Gary Jeffries

Personal information
- Born: May 13, 1946 (age 80) Toronto, Ontario, Canada

Career information
- University: Guelph Wilfrid Laurier
- CFL draft: 1972: 5th round, 43rd overall pick

Career history
- 1972–1980: Laurier Golden Hawks (LBC/DLC)
- 1981–1988: Laurier Golden Hawks (DC)
- 1994–2002: Laurier Golden Hawks (DC)
- 2002–2012: Laurier Golden Hawks (HC)
- 2013–2014: McMaster Marauders (Special Teams)
- 2016–2018: Guelph Gryphons (Defence and Special Teams)

Awards and highlights
- CIS Coach of the Year (2003); 4× OUA coach of the Year (2003, 2004, 2005, 2009); Athlete of the Year at the University of Guelph (1967); All star defensive back at WLU (1970); Vanier Cup champion (2005);

= Gary Jeffries =

Canadian gridiron football player and coach (born 1946)
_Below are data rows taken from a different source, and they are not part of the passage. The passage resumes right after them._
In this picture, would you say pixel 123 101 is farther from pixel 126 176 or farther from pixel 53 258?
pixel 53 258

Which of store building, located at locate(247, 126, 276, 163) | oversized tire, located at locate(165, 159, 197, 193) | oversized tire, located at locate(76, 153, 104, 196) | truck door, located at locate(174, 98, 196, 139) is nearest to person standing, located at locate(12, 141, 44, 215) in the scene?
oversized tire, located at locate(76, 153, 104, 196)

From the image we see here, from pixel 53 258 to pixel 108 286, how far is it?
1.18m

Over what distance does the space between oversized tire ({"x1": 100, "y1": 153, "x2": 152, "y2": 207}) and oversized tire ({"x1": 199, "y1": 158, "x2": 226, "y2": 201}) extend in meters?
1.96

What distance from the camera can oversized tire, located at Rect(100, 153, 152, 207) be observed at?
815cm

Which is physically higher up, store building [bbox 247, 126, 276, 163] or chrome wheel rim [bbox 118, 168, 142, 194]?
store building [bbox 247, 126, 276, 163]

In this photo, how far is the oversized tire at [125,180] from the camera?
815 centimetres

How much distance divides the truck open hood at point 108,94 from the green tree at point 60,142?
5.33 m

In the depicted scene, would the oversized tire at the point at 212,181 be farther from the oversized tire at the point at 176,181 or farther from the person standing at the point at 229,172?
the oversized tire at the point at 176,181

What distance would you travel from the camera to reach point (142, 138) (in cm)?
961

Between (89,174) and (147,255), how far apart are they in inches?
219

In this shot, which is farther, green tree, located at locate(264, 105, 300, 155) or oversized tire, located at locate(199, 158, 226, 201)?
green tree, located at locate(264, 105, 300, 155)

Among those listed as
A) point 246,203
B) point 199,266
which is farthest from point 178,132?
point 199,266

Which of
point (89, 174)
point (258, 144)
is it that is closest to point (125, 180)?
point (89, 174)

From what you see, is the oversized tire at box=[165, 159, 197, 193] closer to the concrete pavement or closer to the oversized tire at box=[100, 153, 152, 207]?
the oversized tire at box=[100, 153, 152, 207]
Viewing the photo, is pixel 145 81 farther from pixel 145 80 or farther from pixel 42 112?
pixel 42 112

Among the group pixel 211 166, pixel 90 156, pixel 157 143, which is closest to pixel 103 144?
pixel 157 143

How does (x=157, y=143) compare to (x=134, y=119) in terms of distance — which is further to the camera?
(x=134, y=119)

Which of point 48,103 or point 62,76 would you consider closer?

Gary Jeffries (born May 13, 1946) is the former head coach for the Wilfrid Laurier Golden Hawks football team, women's basketball team, and men's basketball team. Most prominently, he served as the football team's head coach from 2002 to 2012, winning the CIS Coach of the Year award in 2003 and a Vanier Cup championship in 2005. Jeffries also played baseball in the Detroit Tigers organization from 1966 to 1969.

==University career==
Jeffries played CIAU football and hockey for the Guelph Gryphons from 1966 to 1968 and football for the Waterloo Lutheran Golden Hawks from 1970 to 1971.

==Coaching career==
Jeffries began his coaching career in 1972 as the linebackers coach and defensive line coach for the Golden Hawks until his promotion to defensive coordinator in 1981. While serving as the defensive coordinator until 1988, he also served as the Golden Hawks women's basketball coach from 1984 to 1988. He became the men's basketball coach in 1989, holding that position until 1996, while also resigning from his football duties. In 1994, he re-joined the football team as their defensive coordinator and held that position until 2002, when he became the team's interim head coach midway through the season. He won the school's second ever Vanier Cup championship in 2005 against the Saskatchewan Huskies.

On November 1, 2012, it was announced that Jeffries was stepping down as manager of football operations and head coach.

From 2013 to 2014, Jeffries served as the special teams coordinator of the McMaster Marauders. He was then hired by the Guelph Gryphons in 2016 as a defence and special teams coach and served in that capacity for two years.